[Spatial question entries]
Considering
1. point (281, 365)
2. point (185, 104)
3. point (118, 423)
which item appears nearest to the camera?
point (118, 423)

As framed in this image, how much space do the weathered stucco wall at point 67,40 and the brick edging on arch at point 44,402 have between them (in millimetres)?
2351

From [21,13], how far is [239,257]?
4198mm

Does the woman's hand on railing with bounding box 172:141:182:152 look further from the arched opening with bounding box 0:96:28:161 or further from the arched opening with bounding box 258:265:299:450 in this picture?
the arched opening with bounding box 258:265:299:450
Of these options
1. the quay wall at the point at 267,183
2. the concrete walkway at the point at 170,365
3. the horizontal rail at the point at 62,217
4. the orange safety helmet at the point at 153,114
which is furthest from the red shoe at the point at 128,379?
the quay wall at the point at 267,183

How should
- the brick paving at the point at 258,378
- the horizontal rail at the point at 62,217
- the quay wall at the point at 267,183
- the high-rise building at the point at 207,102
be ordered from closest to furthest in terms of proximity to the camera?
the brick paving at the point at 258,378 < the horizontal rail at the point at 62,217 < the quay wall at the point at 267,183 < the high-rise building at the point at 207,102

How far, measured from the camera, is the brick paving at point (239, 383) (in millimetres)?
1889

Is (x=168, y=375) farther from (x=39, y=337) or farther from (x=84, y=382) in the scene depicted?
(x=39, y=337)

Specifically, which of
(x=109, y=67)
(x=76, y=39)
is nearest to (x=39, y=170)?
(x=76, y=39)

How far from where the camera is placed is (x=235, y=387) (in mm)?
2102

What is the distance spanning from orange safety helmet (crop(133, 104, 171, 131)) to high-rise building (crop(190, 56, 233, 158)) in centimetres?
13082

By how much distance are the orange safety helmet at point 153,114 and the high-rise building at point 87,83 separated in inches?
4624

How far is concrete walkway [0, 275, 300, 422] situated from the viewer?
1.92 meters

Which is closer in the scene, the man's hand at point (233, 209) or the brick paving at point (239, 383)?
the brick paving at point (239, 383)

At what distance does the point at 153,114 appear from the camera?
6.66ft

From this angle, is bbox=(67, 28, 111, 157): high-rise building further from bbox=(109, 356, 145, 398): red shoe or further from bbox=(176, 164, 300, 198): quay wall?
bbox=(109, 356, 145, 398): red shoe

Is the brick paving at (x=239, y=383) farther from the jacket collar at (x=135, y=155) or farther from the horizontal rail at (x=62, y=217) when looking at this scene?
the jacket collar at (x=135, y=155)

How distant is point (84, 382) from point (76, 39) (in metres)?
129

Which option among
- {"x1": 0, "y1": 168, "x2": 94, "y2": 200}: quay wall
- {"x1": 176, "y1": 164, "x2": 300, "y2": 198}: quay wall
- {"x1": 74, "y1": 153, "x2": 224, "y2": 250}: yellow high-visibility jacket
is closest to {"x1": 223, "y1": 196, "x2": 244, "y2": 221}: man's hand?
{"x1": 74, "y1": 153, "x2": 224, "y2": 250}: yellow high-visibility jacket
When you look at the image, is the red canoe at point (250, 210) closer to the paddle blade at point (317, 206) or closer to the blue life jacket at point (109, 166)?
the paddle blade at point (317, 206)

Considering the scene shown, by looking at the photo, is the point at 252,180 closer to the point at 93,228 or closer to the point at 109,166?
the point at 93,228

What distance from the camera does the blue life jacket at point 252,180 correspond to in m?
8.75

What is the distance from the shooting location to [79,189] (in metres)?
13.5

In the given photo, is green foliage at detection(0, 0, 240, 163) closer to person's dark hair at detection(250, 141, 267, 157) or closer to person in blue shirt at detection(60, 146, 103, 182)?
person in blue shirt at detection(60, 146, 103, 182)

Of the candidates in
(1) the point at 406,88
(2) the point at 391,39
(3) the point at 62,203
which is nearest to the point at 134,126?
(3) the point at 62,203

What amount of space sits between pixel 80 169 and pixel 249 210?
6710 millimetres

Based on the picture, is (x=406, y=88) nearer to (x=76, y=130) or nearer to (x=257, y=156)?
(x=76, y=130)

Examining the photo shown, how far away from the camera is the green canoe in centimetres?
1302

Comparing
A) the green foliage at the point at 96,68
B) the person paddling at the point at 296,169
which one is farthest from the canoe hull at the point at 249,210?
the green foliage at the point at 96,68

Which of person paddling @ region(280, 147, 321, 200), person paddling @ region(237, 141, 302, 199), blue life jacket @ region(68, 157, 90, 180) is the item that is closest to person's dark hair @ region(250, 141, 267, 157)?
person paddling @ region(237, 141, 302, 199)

## Task instructions
Take the lines from the one containing "In the given" to the last line of the material above and write them out exactly.

## Expected answer
In the given photo, is green foliage at detection(0, 0, 240, 163) closer to person's dark hair at detection(250, 141, 267, 157) or closer to person in blue shirt at detection(60, 146, 103, 182)?
person in blue shirt at detection(60, 146, 103, 182)

Of the candidates in
(1) the point at 406,88
(2) the point at 391,39
(3) the point at 62,203
which is nearest to the point at 134,126?
(3) the point at 62,203

What amount of space sits between pixel 80 169 and pixel 249 210?
6710 millimetres

Based on the picture, is (x=406, y=88) nearer to (x=76, y=130) or nearer to (x=257, y=156)?
(x=76, y=130)

Examining the photo shown, how far away from the camera is the green canoe in centimetres?
1302

Comparing
A) the green foliage at the point at 96,68
B) the person paddling at the point at 296,169
which one is farthest from the canoe hull at the point at 249,210?
the green foliage at the point at 96,68

Which of person paddling @ region(280, 147, 321, 200), person paddling @ region(237, 141, 302, 199), blue life jacket @ region(68, 157, 90, 180) is the item that is closest to person's dark hair @ region(250, 141, 267, 157)?
person paddling @ region(237, 141, 302, 199)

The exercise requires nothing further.